King Pin and Royce Monroe pulled up to The Baller Alert Show and didn’t waste a second getting into the unfiltered truth behind the music industry.
From day one game to insider breakdowns, the two industry OGs joined Ferrari Simmons and BT to put artists, managers, and labels on notice—your rollout is probably broken, and your team might not be qualified.
King Pin hit the ground running with a stat that left jaws dropped:
“87% of all music on Spotify isn’t monetized because it doesn’t have 1,000 streams… but that music still generates $47 million in revenue.”
According to him, the biggest problem with artists today is the obsession with fame instead of the business behind the music.
“They want the stardom, but they don’t understand publishing, catalogs, or even how to merge their profiles.”
Royce backed that up by breaking down just how much structure a real rollout requires.

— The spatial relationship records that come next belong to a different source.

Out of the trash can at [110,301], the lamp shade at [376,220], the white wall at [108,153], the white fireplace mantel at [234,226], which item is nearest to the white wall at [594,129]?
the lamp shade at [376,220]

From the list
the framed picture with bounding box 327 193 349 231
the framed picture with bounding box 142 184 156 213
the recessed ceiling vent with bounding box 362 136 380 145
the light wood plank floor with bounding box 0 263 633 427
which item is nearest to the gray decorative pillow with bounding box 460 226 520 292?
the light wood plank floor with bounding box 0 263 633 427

“A label runs like a business—with departments, staff, systems. Artists trying to release music without a real team are setting themselves up to fail.”
And they didn’t just speak generally—they called out specific cases.

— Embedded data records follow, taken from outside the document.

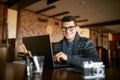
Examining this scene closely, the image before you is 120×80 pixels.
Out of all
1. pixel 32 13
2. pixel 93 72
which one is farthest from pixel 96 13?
pixel 93 72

“We did an audit on Jello and A$AP Rocky’s Rolling Loud rollouts on our Uncut Game Podcast, and y’all would’ve been underwhelmed. Links were broken. Merch was outdated. No call-to-action. It was chaos.”
King Pin summed it up best:
“You’re bleeding pennies, and you don’t even know it. The team around you doesn’t understand the business.”

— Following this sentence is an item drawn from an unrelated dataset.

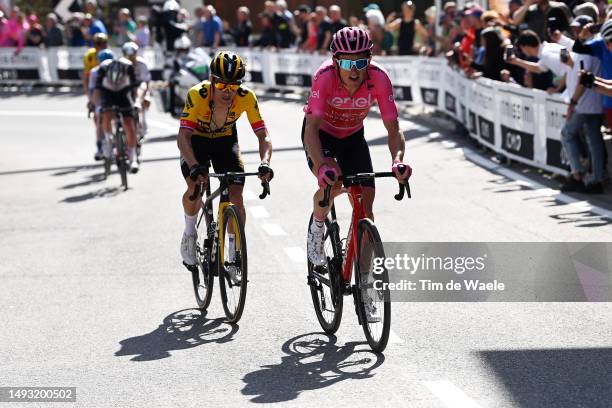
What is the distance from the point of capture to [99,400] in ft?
22.6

Beyond calling out the issues, they also brought solutions. Royce shared how he’s launching a 16-week Artist Academy course, and both emphasized the need for real education.
“Every artist should take that advance money and go see a lawyer and an accountant,” said King Pin.
“Budget that check like it’s your only check for three years,” added Royce.
And don’t think they let industry folks off the hook either. Royce took aim at lazy label staff who don’t go the extra mile:
“They’re salaried. If the artist fumbles, it doesn’t hurt them. That’s why you need your own team, your own accountability.”
As for who’s running the culture now? According to them, streamers are outpacing rappers in both money and impact—because they engage.
“Streamers talk to their fans. Artists are detached. That’s why fans are checking out,” Royce said.
The show closed with a powerful reminder from both:
“You are your own industry. If you don’t treat it that way, somebody else will treat it like theirs.”